The C Standard, subclause 3.4.3 [ISO/IEC 9899:2011], defines undefined behavior as

behavior, upon use of a nonportable or erroneous program construct or of erroneous data, for which this International Standard imposes no requirements.

Subclause 4 explains how the standard identifies undefined behavior (see also undefined behavior 1 of Annex J).

If a "shall" or "shall not" requirement that appears outside of a constraint is violated, the behavior is undefined. Undefined behavior is otherwise indicated in this International Standard by the words "undefined behavior" or by the omission of any explicit definition of behavior. There is no difference in emphasis among these three; they all describe "behavior that is undefined".

Annex J, subclause J.2, "Undefined behavior," enumerates the circumstances under which the behavior of a program is undefined. This list is duplicated on the CC. Undefined Behavior page.

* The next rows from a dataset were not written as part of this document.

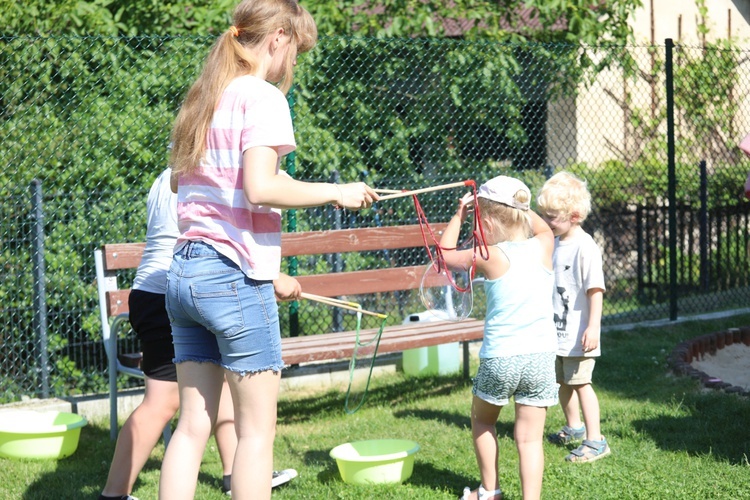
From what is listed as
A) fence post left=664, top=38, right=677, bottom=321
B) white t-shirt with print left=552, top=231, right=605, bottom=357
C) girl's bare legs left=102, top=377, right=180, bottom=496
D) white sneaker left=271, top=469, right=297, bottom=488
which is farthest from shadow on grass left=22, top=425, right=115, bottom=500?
fence post left=664, top=38, right=677, bottom=321

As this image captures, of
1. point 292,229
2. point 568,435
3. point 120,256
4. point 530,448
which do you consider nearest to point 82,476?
point 120,256

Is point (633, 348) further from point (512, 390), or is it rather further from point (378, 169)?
point (512, 390)

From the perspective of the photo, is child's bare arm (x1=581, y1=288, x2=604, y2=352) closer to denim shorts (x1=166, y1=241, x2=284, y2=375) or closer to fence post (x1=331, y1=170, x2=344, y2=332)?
denim shorts (x1=166, y1=241, x2=284, y2=375)

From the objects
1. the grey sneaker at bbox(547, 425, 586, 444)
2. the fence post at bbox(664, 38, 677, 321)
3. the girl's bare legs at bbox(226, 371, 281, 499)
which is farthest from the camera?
the fence post at bbox(664, 38, 677, 321)

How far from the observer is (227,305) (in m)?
2.62

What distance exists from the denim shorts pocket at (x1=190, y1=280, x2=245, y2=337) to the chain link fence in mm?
3012

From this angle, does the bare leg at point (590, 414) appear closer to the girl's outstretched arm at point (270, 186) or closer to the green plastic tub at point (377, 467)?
the green plastic tub at point (377, 467)

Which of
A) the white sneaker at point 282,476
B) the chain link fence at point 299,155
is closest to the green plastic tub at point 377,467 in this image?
the white sneaker at point 282,476

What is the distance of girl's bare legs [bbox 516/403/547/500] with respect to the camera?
11.4 feet

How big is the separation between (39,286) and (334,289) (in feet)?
5.58

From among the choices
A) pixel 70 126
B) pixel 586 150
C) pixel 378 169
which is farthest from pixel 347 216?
pixel 586 150

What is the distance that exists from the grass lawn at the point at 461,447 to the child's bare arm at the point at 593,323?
0.52 metres

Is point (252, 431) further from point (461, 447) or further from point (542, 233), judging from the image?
point (461, 447)

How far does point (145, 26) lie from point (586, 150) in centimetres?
616
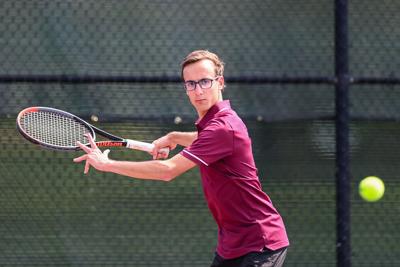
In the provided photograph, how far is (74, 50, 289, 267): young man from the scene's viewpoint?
347 cm

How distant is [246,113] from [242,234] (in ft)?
4.50

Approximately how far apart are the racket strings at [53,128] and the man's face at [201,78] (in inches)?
29.5

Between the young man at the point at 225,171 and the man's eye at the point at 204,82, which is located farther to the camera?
the man's eye at the point at 204,82

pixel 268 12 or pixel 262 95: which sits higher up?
pixel 268 12

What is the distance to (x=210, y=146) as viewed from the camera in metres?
3.44

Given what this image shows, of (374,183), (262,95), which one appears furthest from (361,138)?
(262,95)

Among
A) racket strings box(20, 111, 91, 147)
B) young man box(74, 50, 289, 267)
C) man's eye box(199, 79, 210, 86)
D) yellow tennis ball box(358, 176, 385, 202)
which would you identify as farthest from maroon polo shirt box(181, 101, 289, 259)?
yellow tennis ball box(358, 176, 385, 202)

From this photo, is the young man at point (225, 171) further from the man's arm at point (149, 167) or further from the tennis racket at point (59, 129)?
the tennis racket at point (59, 129)

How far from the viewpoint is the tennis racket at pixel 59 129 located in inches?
161

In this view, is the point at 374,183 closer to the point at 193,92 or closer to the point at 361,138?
the point at 361,138

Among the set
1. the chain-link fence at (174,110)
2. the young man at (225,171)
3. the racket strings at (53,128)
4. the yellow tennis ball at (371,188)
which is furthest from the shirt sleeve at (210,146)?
the yellow tennis ball at (371,188)

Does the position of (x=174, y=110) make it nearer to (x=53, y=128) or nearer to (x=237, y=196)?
(x=53, y=128)

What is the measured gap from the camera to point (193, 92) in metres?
3.61

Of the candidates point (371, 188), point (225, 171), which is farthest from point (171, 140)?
point (371, 188)
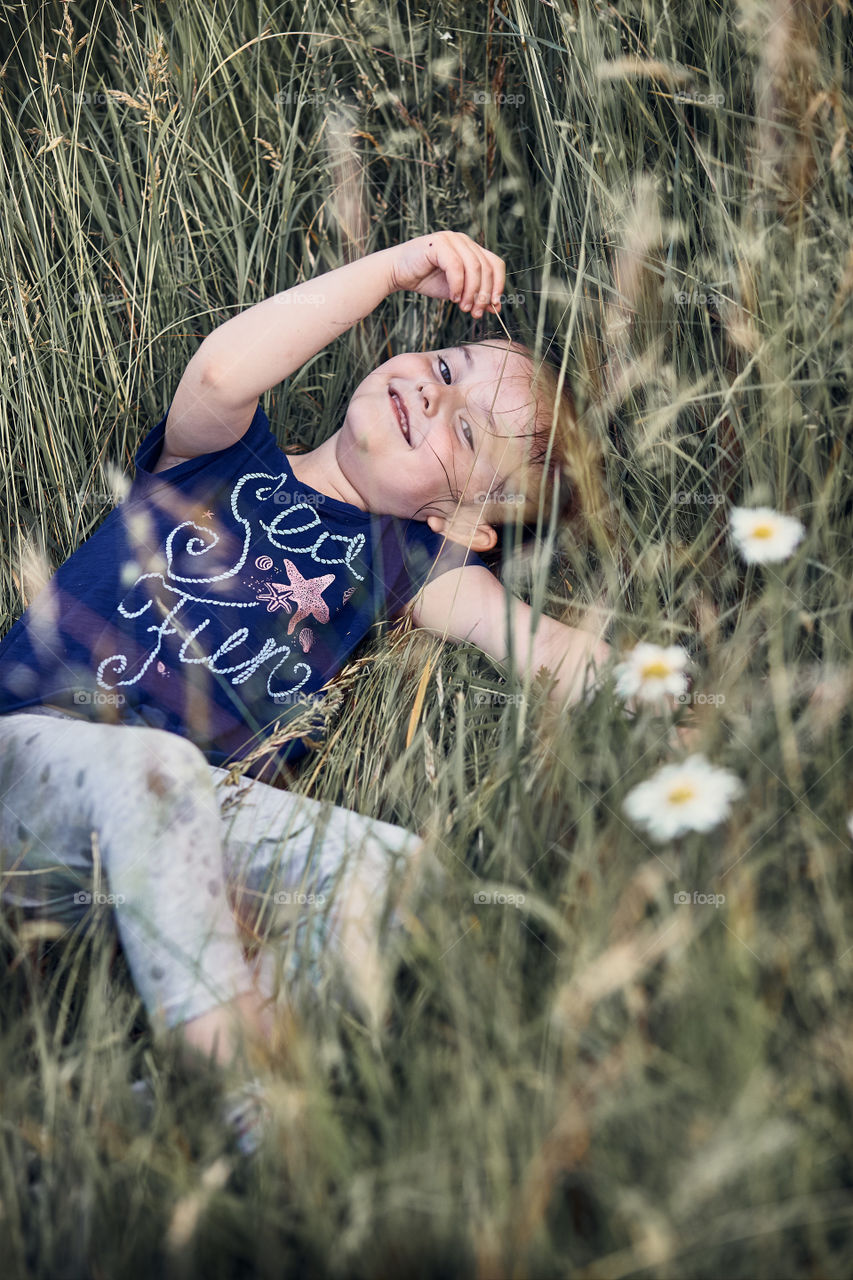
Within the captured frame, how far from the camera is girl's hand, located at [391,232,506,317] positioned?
1.57 metres

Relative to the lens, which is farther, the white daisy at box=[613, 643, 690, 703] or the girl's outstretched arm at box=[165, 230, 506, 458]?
the girl's outstretched arm at box=[165, 230, 506, 458]

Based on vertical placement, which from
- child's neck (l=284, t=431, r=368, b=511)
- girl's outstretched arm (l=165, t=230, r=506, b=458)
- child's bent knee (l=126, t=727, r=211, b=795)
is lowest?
child's bent knee (l=126, t=727, r=211, b=795)

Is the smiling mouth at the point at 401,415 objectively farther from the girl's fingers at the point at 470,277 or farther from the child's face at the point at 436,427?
the girl's fingers at the point at 470,277

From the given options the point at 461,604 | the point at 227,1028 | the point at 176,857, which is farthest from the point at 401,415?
the point at 227,1028

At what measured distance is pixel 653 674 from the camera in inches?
44.5

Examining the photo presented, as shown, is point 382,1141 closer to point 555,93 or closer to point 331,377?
point 331,377

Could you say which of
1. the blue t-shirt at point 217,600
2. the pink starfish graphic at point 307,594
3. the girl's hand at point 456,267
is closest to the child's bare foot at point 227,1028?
the blue t-shirt at point 217,600

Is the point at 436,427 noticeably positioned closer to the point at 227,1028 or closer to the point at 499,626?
the point at 499,626

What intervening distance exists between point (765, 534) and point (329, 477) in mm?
826

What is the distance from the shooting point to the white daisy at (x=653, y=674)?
1.12 metres

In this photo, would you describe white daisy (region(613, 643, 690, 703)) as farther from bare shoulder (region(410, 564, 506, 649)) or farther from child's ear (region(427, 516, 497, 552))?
child's ear (region(427, 516, 497, 552))

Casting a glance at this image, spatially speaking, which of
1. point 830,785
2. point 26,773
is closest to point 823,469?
point 830,785

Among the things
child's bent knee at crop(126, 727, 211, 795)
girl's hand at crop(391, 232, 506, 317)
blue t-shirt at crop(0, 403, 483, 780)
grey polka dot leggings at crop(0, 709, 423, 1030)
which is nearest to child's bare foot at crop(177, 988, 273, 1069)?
grey polka dot leggings at crop(0, 709, 423, 1030)

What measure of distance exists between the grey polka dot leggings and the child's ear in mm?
596
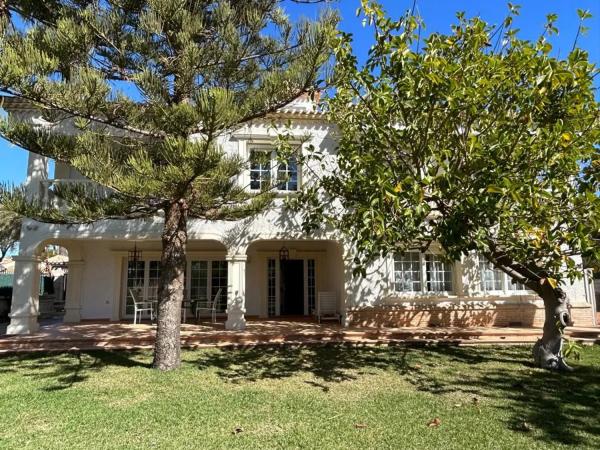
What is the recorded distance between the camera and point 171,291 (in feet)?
26.1

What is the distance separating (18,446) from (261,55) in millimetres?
7027

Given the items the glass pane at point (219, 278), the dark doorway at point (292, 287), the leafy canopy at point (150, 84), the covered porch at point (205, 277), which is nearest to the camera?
the leafy canopy at point (150, 84)

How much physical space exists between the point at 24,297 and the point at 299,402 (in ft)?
29.9

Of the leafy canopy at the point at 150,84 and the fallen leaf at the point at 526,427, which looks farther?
the leafy canopy at the point at 150,84

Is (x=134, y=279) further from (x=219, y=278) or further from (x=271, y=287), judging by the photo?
(x=271, y=287)

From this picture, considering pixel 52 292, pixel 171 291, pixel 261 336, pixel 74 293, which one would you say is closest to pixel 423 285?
pixel 261 336

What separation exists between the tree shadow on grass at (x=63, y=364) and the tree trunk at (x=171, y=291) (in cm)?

Behavior can be classified as undefined by the C standards committee for the following reasons:

  • To give the implementor license not to catch certain program errors that are difficult to diagnose
  • To avoid defining obscure corner cases that would favor one implementation strategy over another
  • To identify areas of possible conforming language extension: the implementor may augment the language by providing a definition of the officially undefined behavior

Conforming implementations can deal with undefined behavior in a variety of fashions, such as ignoring the situation completely, with unpredictable results; translating or executing the program in a documented manner characteristic of the environment (with or without the issuance of a diagnostic message); or terminating a translation or execution (with the issuance of a diagnostic message). Because compilers are not obligated to generate code for undefined behavior, these behaviors are candidates for optimization. By assuming that undefined behaviors will not occur, compilers can generate code with better performance characteristics.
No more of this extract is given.